Tuesday, June 22, 2010

Brief but Brilliant

I was a top athlete—the envy of my peers. On race day, townsfolk would turn out to cheer me on. I was a local hero, unbeaten in three years—that's one hundred and eighty five races to you. I lost count of the number of trophies and medals that I accumulated over that period. My uncle Al, not known for his carpentry skills, handcrafted two cupboards—one for my silverware, the other for my ego.


Then, on my eleventh birthday everything changed.


I can trace the start of my prolific yet brief career to an occasion when I ran a mile in eight minutes while being chased through a forest by a celibate Jesuit. Though he was persistent in a way that only celibates can be, he never caught me—for him it was all about the chase. I knew this because he had made it virtually impossible for himself—negotiating a forest floor in four inch heels is tricky. So it wasn't a shock when I heard one day that he'd broke his heel, fell down an embankment and drowned in a swamp. At his autopsy the coroner put the cause of death down to a combination of misadventure and ruptured bunions. He was eighty two.


After three months of these not so trivial pursuits I had broken the six minute mile and had grown nine inches taller. When sports day came around, I swept the boards, winning every race I entered. Winning became an addiction—I wasn't winning often enough so I quit the long distance stuff and concentrated instead on sprinting. Sprinting meant that I could win more races more often.


I knew my days at the top were numbered at a community race day in Larry McCrudden's field on a balmy Sunday evening in the fall of 1974. On the day that I was planning to show off my new sideburns, Charles "Crunchie" McCormack emerged from the pack and pushed me all the way to the finish line in the 100 yard dash. Crunchie had gone from runt to antelope in a matter of weeks and though he still made farmyard noises—suddenly he was heir to my throne. Yes, I had won but something died that day.

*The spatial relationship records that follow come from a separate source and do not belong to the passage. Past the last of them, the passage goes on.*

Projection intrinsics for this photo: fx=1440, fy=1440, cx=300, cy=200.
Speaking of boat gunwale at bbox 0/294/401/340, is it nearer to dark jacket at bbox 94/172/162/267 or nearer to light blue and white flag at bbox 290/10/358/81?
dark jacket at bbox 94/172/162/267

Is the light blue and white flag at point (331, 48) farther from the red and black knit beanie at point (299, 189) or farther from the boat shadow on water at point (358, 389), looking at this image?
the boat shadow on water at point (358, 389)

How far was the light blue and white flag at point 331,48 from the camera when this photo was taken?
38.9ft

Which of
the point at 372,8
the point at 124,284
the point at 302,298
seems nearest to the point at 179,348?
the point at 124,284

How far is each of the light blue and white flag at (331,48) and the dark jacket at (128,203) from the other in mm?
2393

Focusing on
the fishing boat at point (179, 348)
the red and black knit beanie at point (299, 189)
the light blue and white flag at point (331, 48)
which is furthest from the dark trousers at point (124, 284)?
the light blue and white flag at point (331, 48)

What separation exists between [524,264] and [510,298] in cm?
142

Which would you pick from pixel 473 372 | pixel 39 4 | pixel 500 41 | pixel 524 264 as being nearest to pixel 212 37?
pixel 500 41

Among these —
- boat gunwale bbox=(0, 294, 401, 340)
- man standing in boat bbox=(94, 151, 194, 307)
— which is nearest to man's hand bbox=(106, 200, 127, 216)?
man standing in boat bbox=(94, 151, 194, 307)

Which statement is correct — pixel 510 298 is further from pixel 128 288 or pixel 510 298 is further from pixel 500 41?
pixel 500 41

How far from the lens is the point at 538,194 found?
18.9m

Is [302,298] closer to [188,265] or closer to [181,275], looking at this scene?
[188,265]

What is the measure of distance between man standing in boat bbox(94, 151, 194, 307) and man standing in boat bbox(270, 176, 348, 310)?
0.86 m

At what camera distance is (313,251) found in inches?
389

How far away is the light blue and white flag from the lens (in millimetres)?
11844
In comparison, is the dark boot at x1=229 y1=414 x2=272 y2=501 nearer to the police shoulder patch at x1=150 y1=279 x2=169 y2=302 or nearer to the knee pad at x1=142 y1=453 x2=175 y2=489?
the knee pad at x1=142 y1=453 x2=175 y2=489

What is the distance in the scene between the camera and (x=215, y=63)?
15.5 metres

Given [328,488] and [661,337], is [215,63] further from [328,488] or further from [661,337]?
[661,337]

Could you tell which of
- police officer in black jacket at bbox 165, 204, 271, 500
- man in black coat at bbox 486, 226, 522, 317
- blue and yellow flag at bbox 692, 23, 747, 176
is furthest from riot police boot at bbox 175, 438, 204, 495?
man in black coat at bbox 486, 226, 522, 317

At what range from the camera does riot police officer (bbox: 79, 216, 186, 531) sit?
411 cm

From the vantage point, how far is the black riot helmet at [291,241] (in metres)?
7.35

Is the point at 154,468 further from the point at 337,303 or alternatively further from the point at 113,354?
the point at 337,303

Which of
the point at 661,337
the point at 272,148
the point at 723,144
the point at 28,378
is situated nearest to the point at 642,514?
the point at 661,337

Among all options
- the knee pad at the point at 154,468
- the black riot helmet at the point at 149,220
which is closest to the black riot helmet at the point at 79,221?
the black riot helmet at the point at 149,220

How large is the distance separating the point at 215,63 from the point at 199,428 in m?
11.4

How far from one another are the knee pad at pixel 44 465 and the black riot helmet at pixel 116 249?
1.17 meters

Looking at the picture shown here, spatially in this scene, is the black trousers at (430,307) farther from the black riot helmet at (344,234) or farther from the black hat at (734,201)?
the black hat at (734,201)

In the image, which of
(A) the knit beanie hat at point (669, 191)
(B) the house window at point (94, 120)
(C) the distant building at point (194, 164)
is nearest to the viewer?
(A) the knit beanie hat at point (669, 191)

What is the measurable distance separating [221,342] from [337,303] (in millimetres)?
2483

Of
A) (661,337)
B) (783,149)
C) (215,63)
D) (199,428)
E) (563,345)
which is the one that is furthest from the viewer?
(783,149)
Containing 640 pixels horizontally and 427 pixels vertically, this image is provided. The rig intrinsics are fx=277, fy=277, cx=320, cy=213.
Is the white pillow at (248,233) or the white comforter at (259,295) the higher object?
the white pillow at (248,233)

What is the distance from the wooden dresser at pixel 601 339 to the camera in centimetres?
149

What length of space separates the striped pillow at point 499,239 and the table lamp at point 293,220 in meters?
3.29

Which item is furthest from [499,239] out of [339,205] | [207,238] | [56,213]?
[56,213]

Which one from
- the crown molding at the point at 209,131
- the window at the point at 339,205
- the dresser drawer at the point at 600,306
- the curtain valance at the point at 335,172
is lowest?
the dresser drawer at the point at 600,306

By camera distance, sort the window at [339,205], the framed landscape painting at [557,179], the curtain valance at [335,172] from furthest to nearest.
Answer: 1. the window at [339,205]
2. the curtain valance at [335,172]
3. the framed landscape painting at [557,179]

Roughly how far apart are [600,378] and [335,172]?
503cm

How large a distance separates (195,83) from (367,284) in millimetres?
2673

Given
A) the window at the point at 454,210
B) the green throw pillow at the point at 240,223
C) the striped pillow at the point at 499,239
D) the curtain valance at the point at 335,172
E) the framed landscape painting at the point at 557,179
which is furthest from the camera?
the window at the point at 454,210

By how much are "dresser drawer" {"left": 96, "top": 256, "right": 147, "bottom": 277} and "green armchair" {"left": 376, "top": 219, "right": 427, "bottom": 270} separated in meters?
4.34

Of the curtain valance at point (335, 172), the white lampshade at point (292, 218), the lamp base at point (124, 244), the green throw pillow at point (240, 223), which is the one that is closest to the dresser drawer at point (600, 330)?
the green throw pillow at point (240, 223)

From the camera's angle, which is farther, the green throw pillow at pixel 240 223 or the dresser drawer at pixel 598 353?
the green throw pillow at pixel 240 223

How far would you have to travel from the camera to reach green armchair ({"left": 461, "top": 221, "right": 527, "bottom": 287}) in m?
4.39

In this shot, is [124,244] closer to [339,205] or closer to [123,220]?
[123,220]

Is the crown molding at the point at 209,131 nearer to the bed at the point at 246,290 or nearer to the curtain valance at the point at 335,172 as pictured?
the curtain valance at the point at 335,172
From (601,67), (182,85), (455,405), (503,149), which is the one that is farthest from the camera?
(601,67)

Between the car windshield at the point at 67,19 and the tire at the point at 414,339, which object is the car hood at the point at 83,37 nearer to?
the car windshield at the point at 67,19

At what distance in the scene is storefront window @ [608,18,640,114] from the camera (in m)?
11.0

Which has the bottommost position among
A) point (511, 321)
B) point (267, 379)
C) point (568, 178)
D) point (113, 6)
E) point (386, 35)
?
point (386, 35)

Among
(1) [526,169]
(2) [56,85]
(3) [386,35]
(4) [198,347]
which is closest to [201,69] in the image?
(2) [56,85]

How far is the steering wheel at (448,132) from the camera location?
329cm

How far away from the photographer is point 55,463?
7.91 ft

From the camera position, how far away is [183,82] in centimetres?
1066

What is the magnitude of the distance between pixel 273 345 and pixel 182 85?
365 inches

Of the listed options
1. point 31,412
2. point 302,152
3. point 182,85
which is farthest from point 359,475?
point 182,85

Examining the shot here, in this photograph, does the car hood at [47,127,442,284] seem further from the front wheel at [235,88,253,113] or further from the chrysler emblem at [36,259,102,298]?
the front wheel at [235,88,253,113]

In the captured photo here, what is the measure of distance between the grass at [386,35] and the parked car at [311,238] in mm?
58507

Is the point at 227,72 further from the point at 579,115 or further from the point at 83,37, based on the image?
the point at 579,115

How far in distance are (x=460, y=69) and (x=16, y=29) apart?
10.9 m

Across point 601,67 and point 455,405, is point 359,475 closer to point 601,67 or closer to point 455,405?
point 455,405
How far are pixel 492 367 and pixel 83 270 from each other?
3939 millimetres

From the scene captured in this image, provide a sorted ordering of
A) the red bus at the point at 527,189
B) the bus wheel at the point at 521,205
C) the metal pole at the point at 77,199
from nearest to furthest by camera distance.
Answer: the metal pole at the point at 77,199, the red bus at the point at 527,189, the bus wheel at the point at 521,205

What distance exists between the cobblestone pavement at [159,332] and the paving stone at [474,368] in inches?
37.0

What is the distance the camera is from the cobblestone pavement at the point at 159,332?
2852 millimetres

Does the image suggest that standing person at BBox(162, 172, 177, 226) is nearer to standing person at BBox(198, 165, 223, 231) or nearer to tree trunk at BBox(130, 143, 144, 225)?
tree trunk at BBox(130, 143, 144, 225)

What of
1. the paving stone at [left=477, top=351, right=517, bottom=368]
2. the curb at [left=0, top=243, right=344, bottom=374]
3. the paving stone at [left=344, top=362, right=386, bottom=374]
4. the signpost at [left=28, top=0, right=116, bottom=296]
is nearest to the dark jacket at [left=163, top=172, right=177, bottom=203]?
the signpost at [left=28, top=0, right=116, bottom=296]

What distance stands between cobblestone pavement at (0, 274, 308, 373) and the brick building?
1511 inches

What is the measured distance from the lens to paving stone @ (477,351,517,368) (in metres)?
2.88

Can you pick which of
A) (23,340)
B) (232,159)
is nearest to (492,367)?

And so it transpired, the growth spurt that I had experienced three years previous had a hidden non-exclusivity clause. All of a sudden everyone was five feet ten with pubes. And they could run as fast as me.


Rather than be considered a mere mortal and suffer the ignominy of defeat I decided to quit while I was ahead. On the eve of my thirteenth birthday I retired from athletics, my pride intact, my reputation preserved, forever.